The county council said construction is progressing well, with several milestones reached.

However, it added that working under tricky conditions such as building on a floodplain and near a national heritage site meant that costs have increased by £13m, which it was working with its contractor (VolkerFitzpatrick) to minimise. The project was originally expected to cost around £36m.

Cllr Ian Bates, chairman of Cambridgeshire County Council’s Economy and Environment committee, said: ‘Ely Southern Bypass has been a much wanted scheme for more than 20 years and there is no doubt it will ease congestion in Ely.

‘We all took the brave decision to procure the contract early to get the scheme off the ground and the cost of the scheme is the reality of building in such a difficult area.

‘Although this increase in costs is disappointing, we are clear the costs would have been much the same if we had waited, but we wanted to push ahead and get the road built as soon as possible. If we hadn’t taken that decision, the project would have been delayed a further 12-18 months and funding may have been lost.’

The bypass is being built across an area of poor ground conditions, which the council said ‘have been even worse and more unpredictable than expected’.

Building across a flood plain and poor fenland soils has resulted in large amounts of additional work and material being needed.

The depth of the foundations for the river viaduct is two thirds the height of the Cathedral – much more than expected.

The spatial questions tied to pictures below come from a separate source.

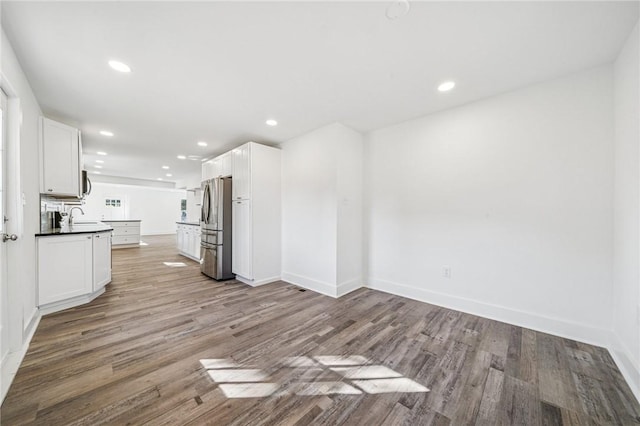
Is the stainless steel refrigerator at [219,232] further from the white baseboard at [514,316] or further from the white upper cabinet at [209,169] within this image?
the white baseboard at [514,316]

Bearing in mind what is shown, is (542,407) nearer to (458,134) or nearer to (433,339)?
(433,339)

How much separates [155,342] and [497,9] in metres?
3.78

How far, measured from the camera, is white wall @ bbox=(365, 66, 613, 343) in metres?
2.11

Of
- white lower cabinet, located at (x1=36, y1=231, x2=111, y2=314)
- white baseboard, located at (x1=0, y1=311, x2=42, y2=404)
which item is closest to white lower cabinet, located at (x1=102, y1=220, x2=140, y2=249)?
white lower cabinet, located at (x1=36, y1=231, x2=111, y2=314)

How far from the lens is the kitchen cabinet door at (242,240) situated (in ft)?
12.5

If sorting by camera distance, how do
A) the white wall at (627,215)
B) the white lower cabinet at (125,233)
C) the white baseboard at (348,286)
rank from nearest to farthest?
1. the white wall at (627,215)
2. the white baseboard at (348,286)
3. the white lower cabinet at (125,233)

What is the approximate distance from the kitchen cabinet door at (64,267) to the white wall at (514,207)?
13.6 ft

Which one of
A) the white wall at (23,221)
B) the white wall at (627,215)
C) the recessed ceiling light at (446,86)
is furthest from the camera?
the recessed ceiling light at (446,86)

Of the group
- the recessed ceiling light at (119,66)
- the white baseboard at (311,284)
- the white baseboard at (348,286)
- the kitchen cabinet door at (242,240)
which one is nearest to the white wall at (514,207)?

Also, as Ely Cathedral is a national heritage site, a unique, specially designed viaduct needed to be created, ‘which has given the team significant challenges’.

The eastern, central and western embankments have been built while the abutments, which is where the bridge starts and ends, and the central pier over the railway are also complete.

The steel beams, weighing up to 350 tonnes each, which form the bridge decks have been lifted into place.

The new route will remove the need for heavy goods vehicles to use a railway level crossing, and avoid an accident-prone low-bridge. The viaduct will include a separate walkway allowing the public to cross the river.

The road is expected to open in October. Once the bypass has opened, the existing underpass at the low bridge will be improved for pedestrians and cyclists.

The project has been funded by Cambridgeshire CC, East Cambridgeshire DC, Network Rail and the Greater Cambridge Greater Peterborough Local Enterprise Partnership grant - £22m Growth Deal, including £16m from the Department for Transport.